In theory yes, but the acid blend you added contains much more Malic per gram than naturally occurring acid in grape must so you would probably never be able to taste any reduction depending on how much you added.
FWIW my first try at fresh grapes long ago I mistakenly added some Malic I had purchased by accident thinking that was what I needed instead of Tartaric. Luckily I had another 6G to blend it with down the road and it turned out fine.
This is one of those wine making mistakes you only make once. Like accidentally leaving the spigot in the open position as you pour in your juice bag on a Kit wine.
FWIW my first try at fresh grapes long ago I mistakenly added some Malic I had purchased by accident thinking that was what I needed instead of Tartaric. Luckily I had another 6G to blend it with down the road and it turned out fine.
This is one of those wine making mistakes you only make once. Like accidentally leaving the spigot in the open position as you pour in your juice bag on a Kit wine.

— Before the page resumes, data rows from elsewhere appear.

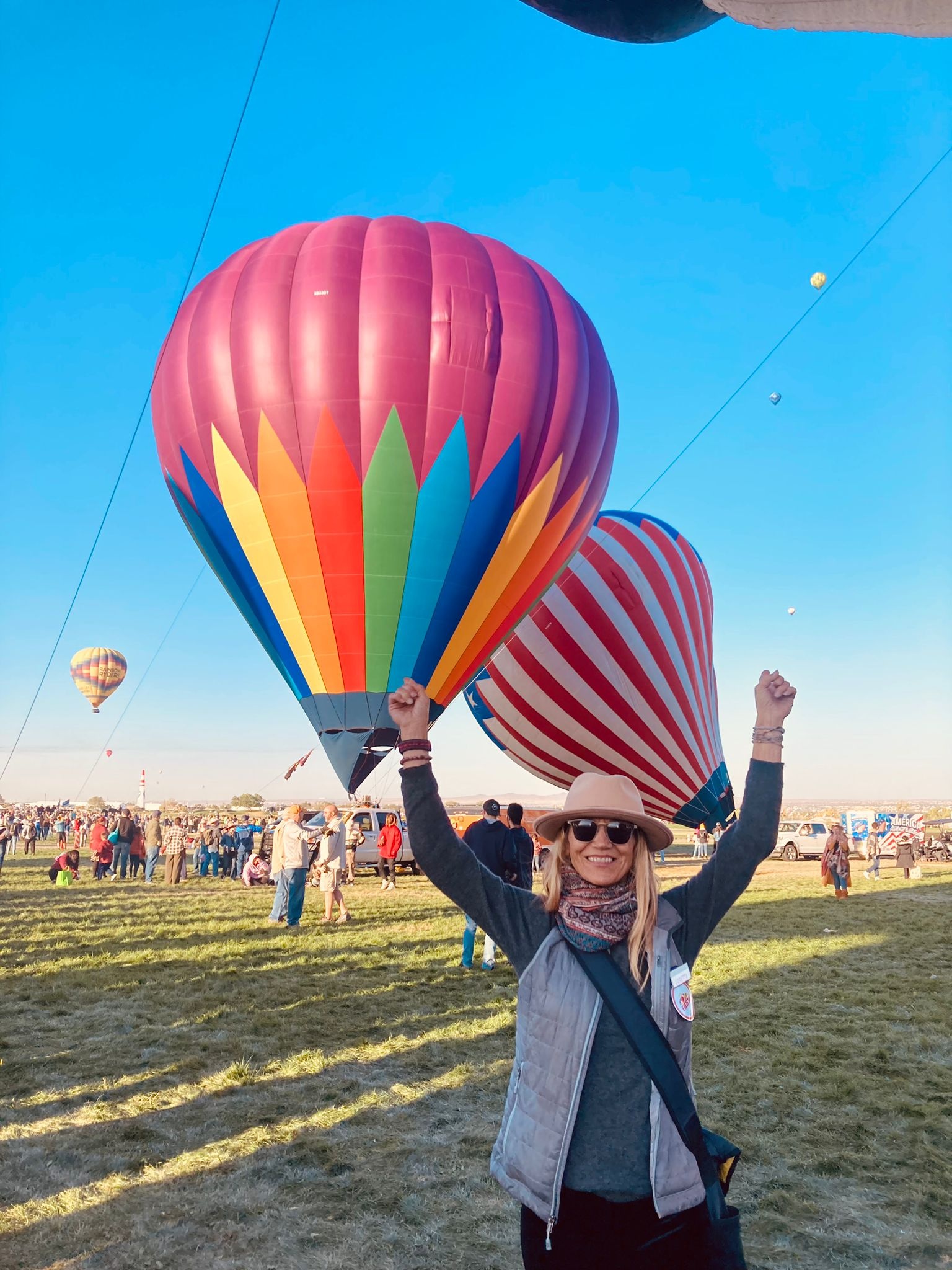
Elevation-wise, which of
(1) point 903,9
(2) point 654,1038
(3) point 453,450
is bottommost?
(2) point 654,1038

Well lesson learned, did some research on the malic and found what you were referring to the 2 types D and L. To boot Carlson's blend is 10% tartaric, 50% Malic and 40% Citric not a good ratio. I'm stuck with the citric so the question is would the MLB if left in long enough convert all the naturally occuring malic and I would only be left with the synthetic? Per the ratio I have about 13g of synthetic. The other recommendation rather then carbonate was to blend the wine. All I have to blend with is a lower end Malbec and a better Pinot Noir.
Any recommendations or should I just leave it and have a "not the greatest wine".